The first stage consists of generating several entities: individuals, family nuclei, households, and dwellings. For each entity, we generate attributes covering socio-demographics, employment, education, household structure, dwelling information and spatial location. To generate these entities, we chose the IPF method for its efficiency and low algorithmic complexity. We ran a separate IPF instance for each entity using as many Eurostat marginals as possible. Since no survey includes all variables, we used a uniform seed with some structural zeros, but the multi-variable marginals preserve most dependency information. In the future, if survey data or microdata from statistical institutes become available, these could be used as seed for IPF to improve accuracy. Finally, we applied the truncate-replicate-sample (TRS) (Lovelace and Ballas 2013) integerisation to obtain integer counts.

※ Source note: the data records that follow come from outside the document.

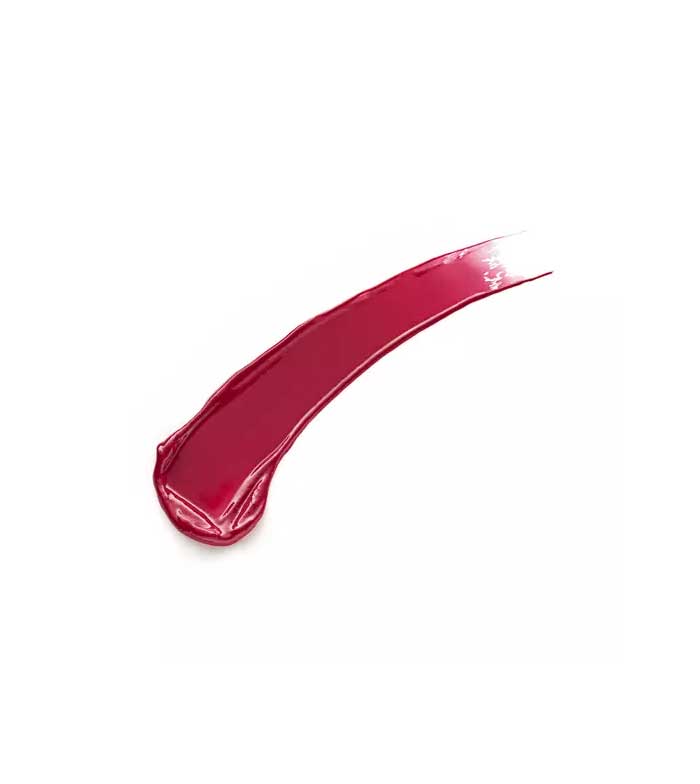 Buy Catrice - You - Maquillalia 060: Melting | Kiss Gloss Crazy Lip Over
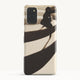 Galaxy S20 Plus / Slim Case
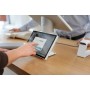 HP ElitePOS (1XD81AA)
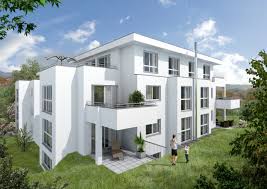 Aktuell 160 freie eigentumswohnungen in pforzheim und umgebung ✔ finde deine eigentumswohnung und ziehe schon bald in die eigenen vier wände. Wostra Immobilien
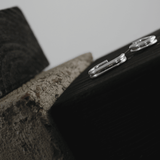 Scandinavian Minimalist Jewellery Design I Nordic DNA Since 1971 I Dansk Copenhagen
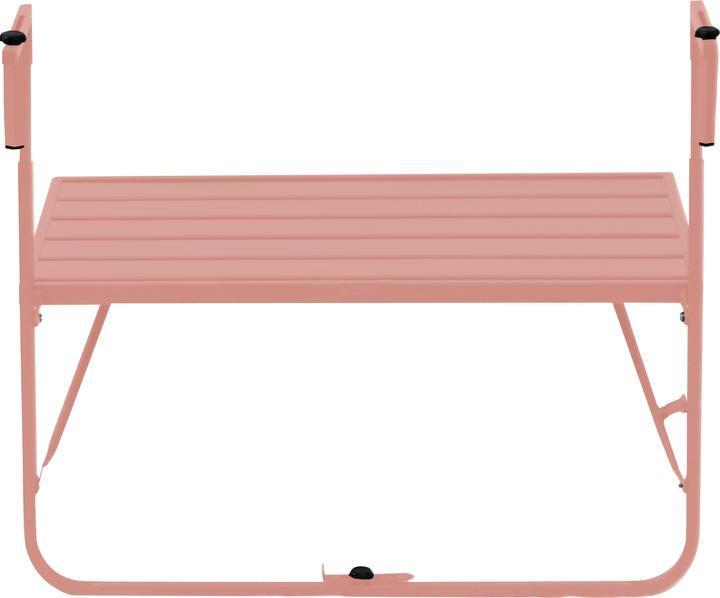 Produktbild Giardimo LAB Retro (79 cm)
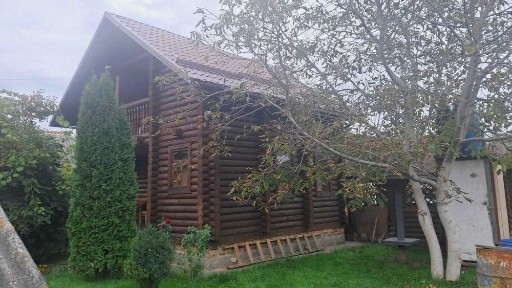 Чернігівська область, Чернігів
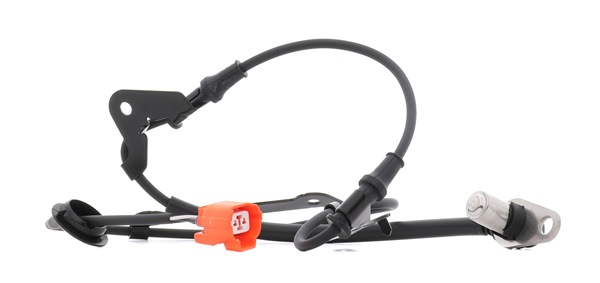 STARK SKWSS-0351024 Calidad y precios justos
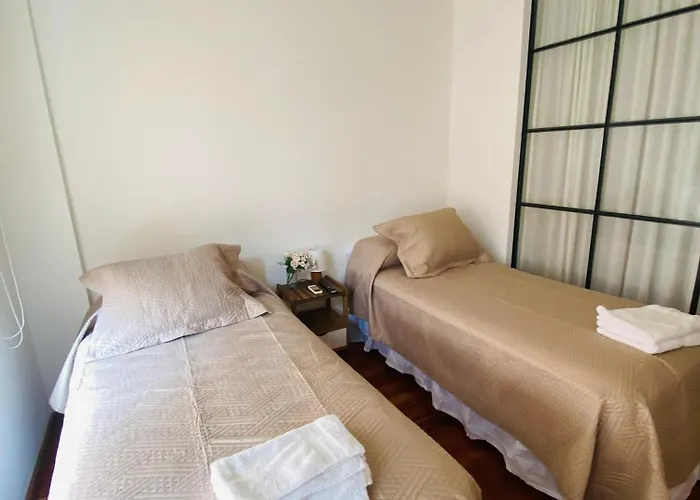 Hermoso Duplex En El Corazon De Nueva Cordoba.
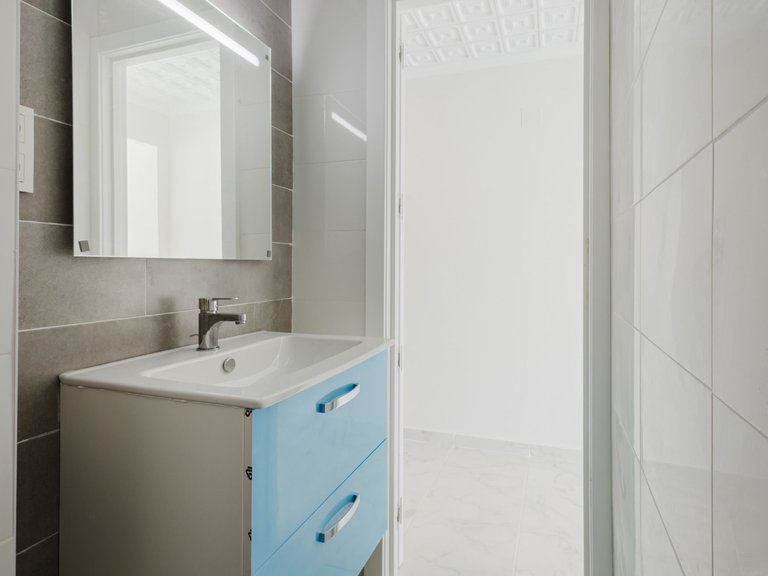 Apartment for Sale in Torrevieja, Alicante 32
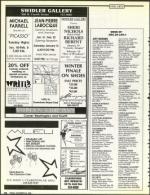 image of December 29, 1989 - number 90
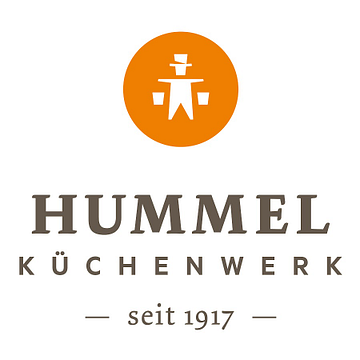Hummel I Lindner & Partner Steuerberater PartG mbB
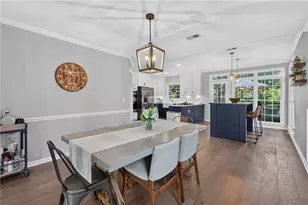 [Address not provided], Alpharetta, GA 30005 - Photo 15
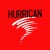 hurricane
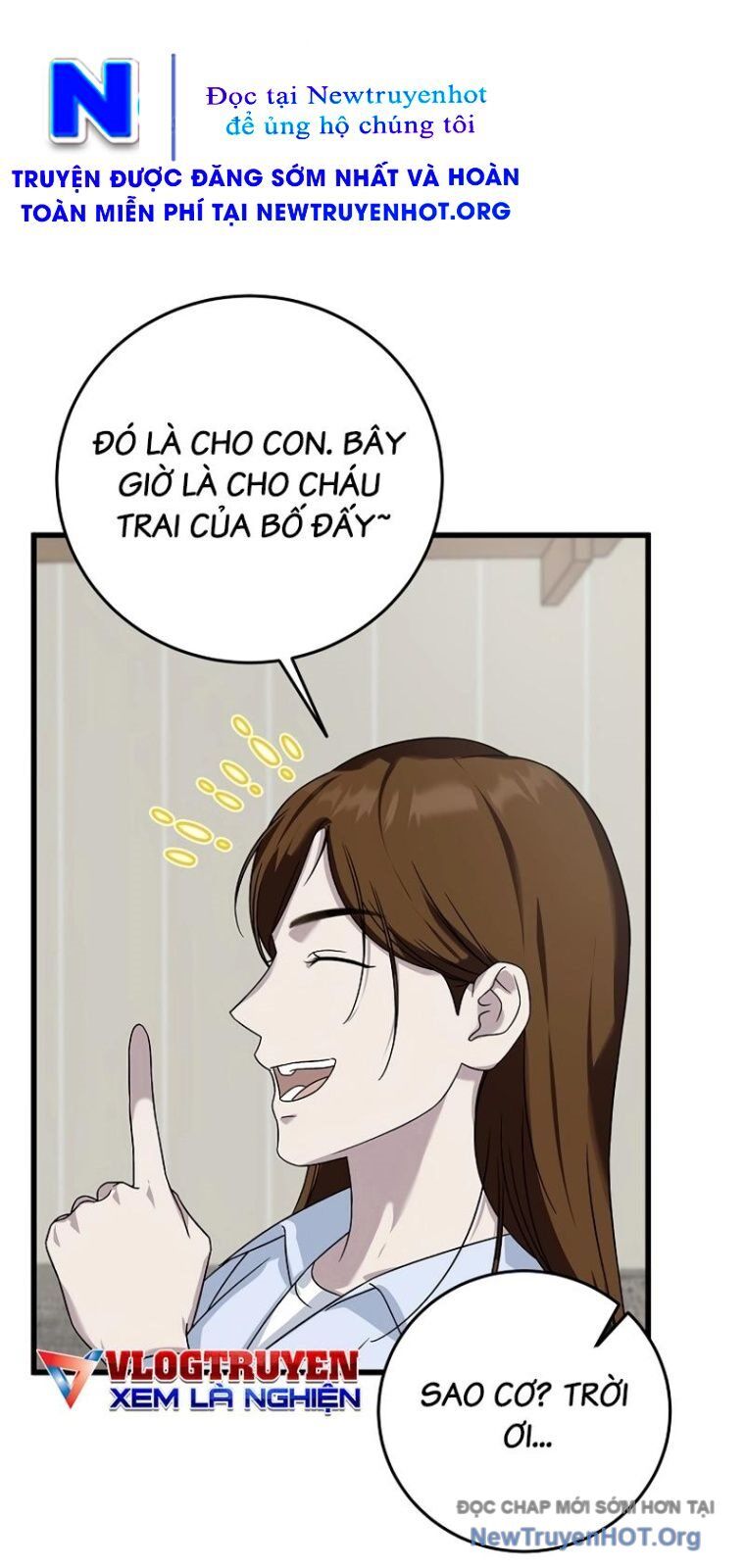 page_80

In the second stage, dwelling attributes are assigned to households by probabilistically drawing dwellings for each household, with probabilities derived from IPF weights. If a dwelling and household are incompatible (different locations or mismatched number of occupants), the probability is set to zero.
The third stage addresses the assignment of individuals to family nuclei and the grouping of isolated individuals and family nuclei into households. We implemented the stochastic sample-free synthetic reconstruction algorithm described in (Lenormand and Deffuant 2013). The probabilities required by this method were computed using age-gap distributions derived from data available from Eurostat and the Human Fertility Database, in order to guide realistic relationships between partners and between parents and children. Hard constraints (e.g. maximum two parents per nucleus) were imposed by setting the corresponding probabilities to zero.
Preliminary validation demonstrates that the population reproduces key aggregate statistics, household structures, and family compositions across the cross-border region. While the current approach relies on aggregated data, future integration of survey microdata from national institutes could further improve accuracy.
Overall, this method offers a practical and flexible approach for generating synthetic populations. By combining IPF-based synthesis, TRS integerisation and stochastic synthetic reconstruction, it produces populations that are consistent with aggregate statistics, household- and individual-level structures.